10. The apparatus according to claim 9, wherein the plurality of contact regions includes a first contact region arranged between the light emitting element array and the first side.

11. The apparatus according to claim 9, wherein the plurality of contact regions further includes a second contact region arranged between the light emitting element array and the third side, and a third contact region arranged between the light emitting element array and the fourth side.

12. The apparatus according to claim 9, wherein the portion of the moisture-resistant wall which defines the shortest distance is arranged between the pad and the first contact region in the first direction.

13. The apparatus according to claim 2, further comprising a second pad arranged on the polygonal substrate so as to be located between the first side and the light emitting element array, and

the portion of the moisture-resistant wall which defines the shortest distance is arranged between the pad and the second pad in the first direction.

14. The apparatus according to claim 2, further comprising a trace of contact of part of a deposition mask for formation of the plurality of light emitting elements between the moisture-resistant wall and the first side.

15. An image forming apparatus comprising:

a photoconductive body;

a charging unit configured to charge the photoconductive body;

an exposure unit configured to exposure a surface of the photoconductive body to light so as to form an electrostatic latent image on the surface; and

a developing unit configured to develop the electrostatic latent image,

wherein the exposure unit includes a light emitting apparatus defined in claim 1.

16. A manufacturing method of a light emitting apparatus, the method comprising:

preparing a polygonal substrate on which a light emitting element array including a plurality of light emitting elements, a pad, and a moisture-resistant ring structure are arranged, the polygonal substrate having first and second sides parallel to a first direction and third and fourth sides parallel to a second direction orthogonal to the first direction, and the moisture-resistant ring structure being arranged on the polygonal substrate so as to surround the light emitting element array and the pad; and

depositing a formation material for a functional layer on the polygonal substrate by using a deposition mask with a protrusion of the deposition mask contacting with a contact permitted area which are located between the first side and a portion of the moisture-resistant ring,

wherein the pad and the protrusion are located on a line in the first direction.

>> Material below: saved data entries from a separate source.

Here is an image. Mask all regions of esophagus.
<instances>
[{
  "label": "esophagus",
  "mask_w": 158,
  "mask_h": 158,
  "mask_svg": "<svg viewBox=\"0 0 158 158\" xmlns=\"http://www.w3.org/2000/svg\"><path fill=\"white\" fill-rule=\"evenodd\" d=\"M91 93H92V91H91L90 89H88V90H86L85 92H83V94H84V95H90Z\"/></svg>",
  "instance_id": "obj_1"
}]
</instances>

17. The method according to claim 16, wherein a shortest distance between the light emitting element array and the moisture-resistant ring in the second direction is smaller than a distance between the light emitting element array and the moisture-resistant ring on a virtual straight line parallel to the second direction and passing through the light emitting element array and the pad.

18. The method according to claim 16, wherein the moisture-resistant ring structure includes a first moisture-resistant ring arranged so as to surround the light emitting element array and the pad and a second moisture-resistant ring arranged so as not to surround the light emitting element array and the pad and so as to be surrounded by the first moisture-resistant ring,

the first moisture-resistant ring includes a portion that defines the distance between the light emitting element array and the moisture-resistant wall on the virtual straight line, and

the second moisture-resistant ring includes a portion that defines the shortest distance between the light emitting element array and the moisture-resistant wall.

19. The method according to claim 16, wherein

a plurality of contact regions including a first contact region are arranged on the polygonal substrate so as to receive signals or potentials for driving the plurality of light emitting elements, and

a portion of the moisture-resistant ring, which defines the shortest distance is arranged between the pad and the first contact region in the first direction.

20. The method according to claim 17, wherein the first moisture-resistant ring is arranged so as to entirely circumferentially surround the light emitting element array.